Nigeria Centre for Disease Control (NCDC) on Monday cautioned Nigerians and other residents against embarking on non-essential travel to Uganda for now.
The NCDC Director-General, Dr Ifedayo Adetifa, gave the caution in a statement he signed on Monday in Abuja.
He stated that the warning is to enable public health authorities to determine how Ebola outbreak will be contained.

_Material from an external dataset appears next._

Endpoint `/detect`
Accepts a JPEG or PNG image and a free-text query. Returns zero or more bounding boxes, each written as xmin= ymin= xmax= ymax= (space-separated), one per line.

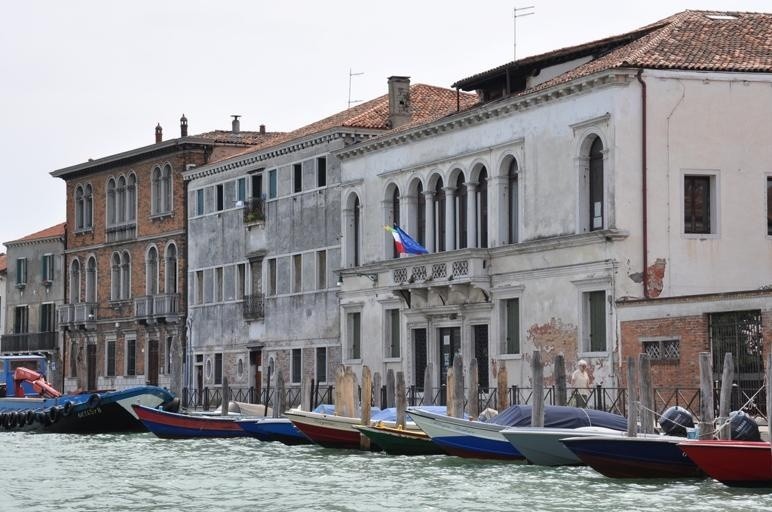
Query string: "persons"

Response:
xmin=571 ymin=359 xmax=592 ymax=409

The News Agency of Nigeria (NAN) reports that as at Oct. 29, 2022, the Ugandan Ministry of Health reported 128
confirmed cases and 34 deaths.
Adetifa cautioned that when travelling to Uganda became essential, travellers should avoid contact with obviously sick persons or suspected cases of Ebola.
He said that the Port Health Service of the Federal Ministry of Health had scaled-up screening of passengers returning from Uganda at Points of Entry (POEs).
The NDCD boss said “travellers to Nigeria with recent travel history to Uganda or persons already in Nigeria but with recent travel history to
or transit through Uganda within the past 21 days are to look out for symptoms.
“Symptoms such as fever, muscle pain, sore throat, diarrhoea, weakness, vomiting, stomach pain or unexplained bleeding or bruising
should promptly call 6232 or state ministry of health hotlines for assessment and testing.
“Such persons should not visit health facilities by themselves to avoid further spread through the shared transport system (public or private).
“They would be visited at home by dedicated responders for assessment and transported through designated transport arrangement to designated treatment centre when required.
“Intending travellers to Nigeria with the above-stated symptoms before departure, should not travel to Nigeria, but call to report promptly
to Port Health Authorities and/or designated health authorities in the country of departure for testing and care,” he said.
He added that in-bound travellers to Nigeria with recent travel history to or through Uganda without symptoms on departure but unwell while on transit, should be denied contact with other people.
Adetifa said such people are required to report to Port Health Service on arrival.
“Travellers with travel history to Uganda who show no symptoms on arrival should provide accurate information on the NITP platform to ensure follow-up from health workers.
“If any of the earlier-mentioned symptoms develop anytime within 21 days of arrival to Nigeria, please self-isolate immediately by staying indoors. Avoid contact with others, including immediate family.
“Call the NCDC 24/7 toll-free line immediately on 6232 or the emergency number of the state ministry of health.”
According to him, early initiation of supportive treatment has been shown to significantly improve outcomes, including reduced deaths.
The director-general said that local or international travel is not recommended until the completion of the 21-day follow-up period, adding that
“to prevent the spread of Ebola, the public should adhere to necessary precautionary measures.
“Wash your hands frequently using soap and water or use hand sanitisers when soap and water are not readily available and your hand is not visibly soiled.
“Avoid physical contact with anyone who has symptoms of an infection with unknown diagnosis.
“Healthcare workers are advised to always adhere to standard precautions. This includes the use of Personal Protective Equipment always when
handling patients, and always maintaining high index of suspicion.”